[SUPPLIED DATA]
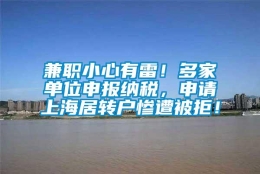 兼职小心有雷！多家单位申报纳税，申请上海居转户惨遭被拒！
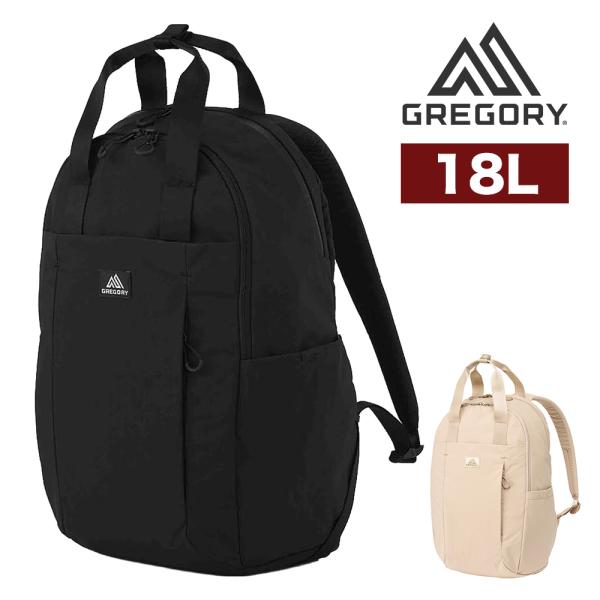 o-zone_g01szbackpackl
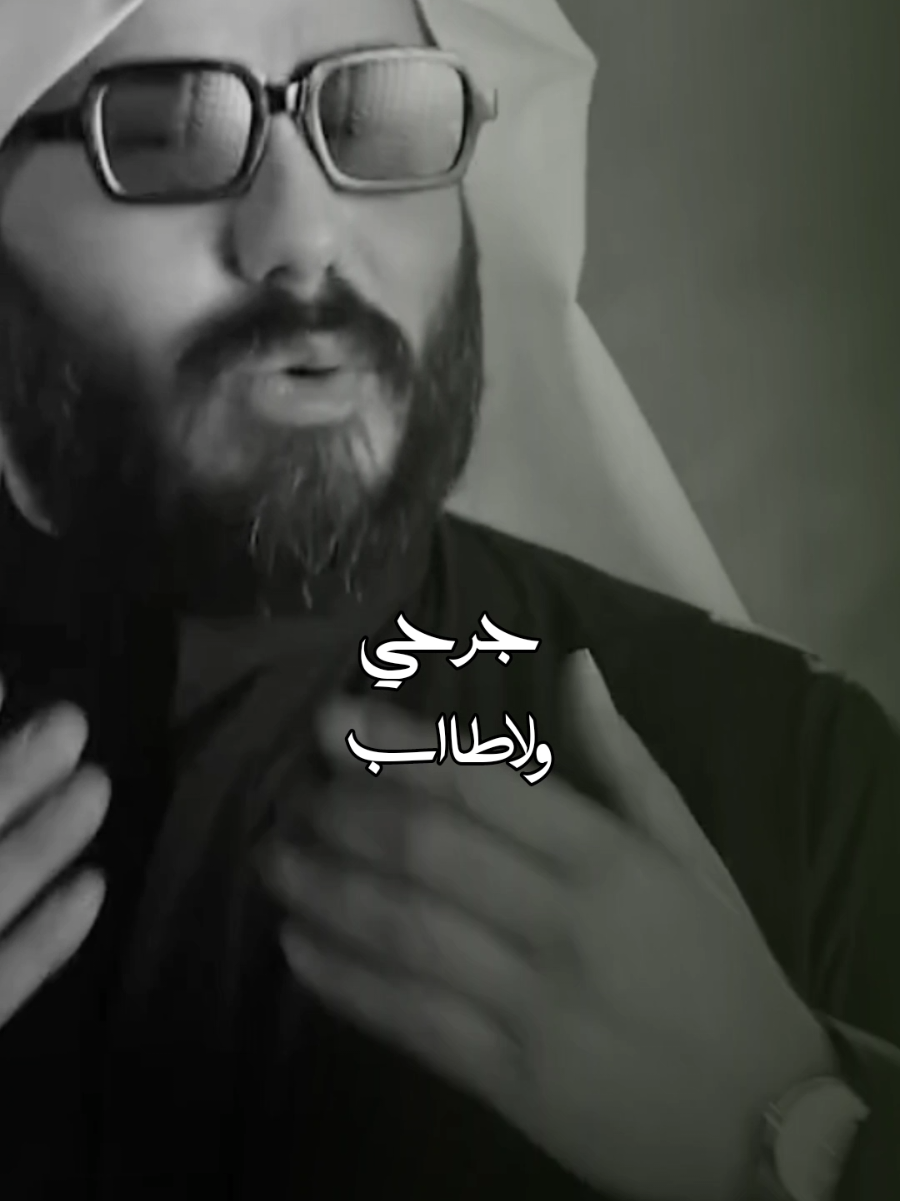 @حُـــــٓمـــِّـــُــــوِْ🇮🇶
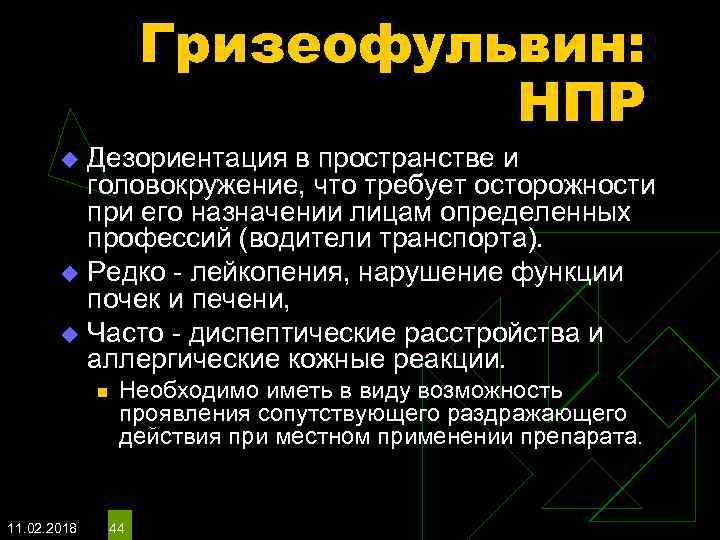Гризеофульвин: НПР Дезориентация в пространстве и головокружение, что требует осторожности при его назначении лицам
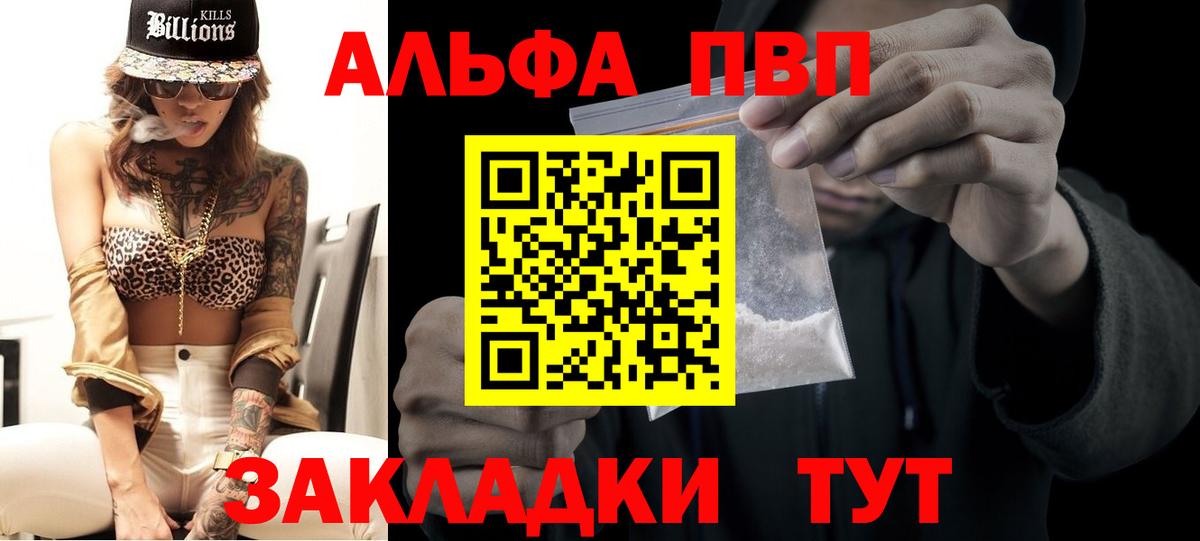 Alpha PVP крисы CK Приморско-Ахтарск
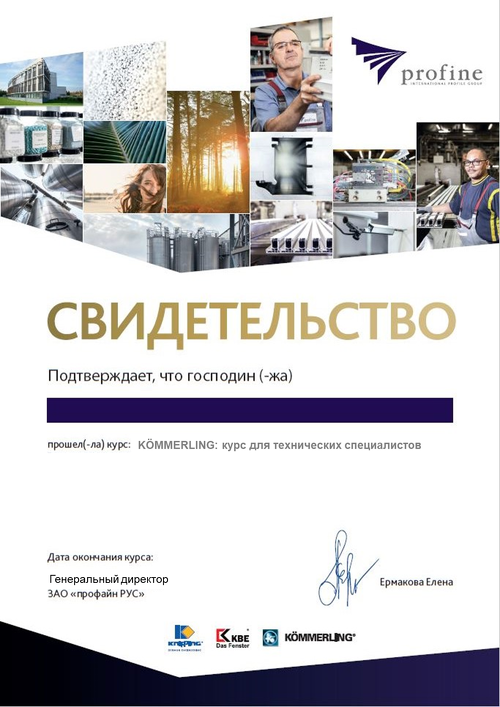 <p>Свидетельство о прохождении&nbsp; курса</p>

[TASK REQUIREMENTS] From the line containing "Гризеофульвин: НПР Дезориентация" down to the last line of the entries above, retype each line exactly as it stands, but skip the pictures.

[WRITTEN RESPONSE]
Гризеофульвин: НПР Дезориентация в пространстве и головокружение, что требует осторожности при его назначении лицам
 Alpha PVP крисы CK Приморско-Ахтарск
 <p>Свидетельство о прохождении&nbsp; курса</p>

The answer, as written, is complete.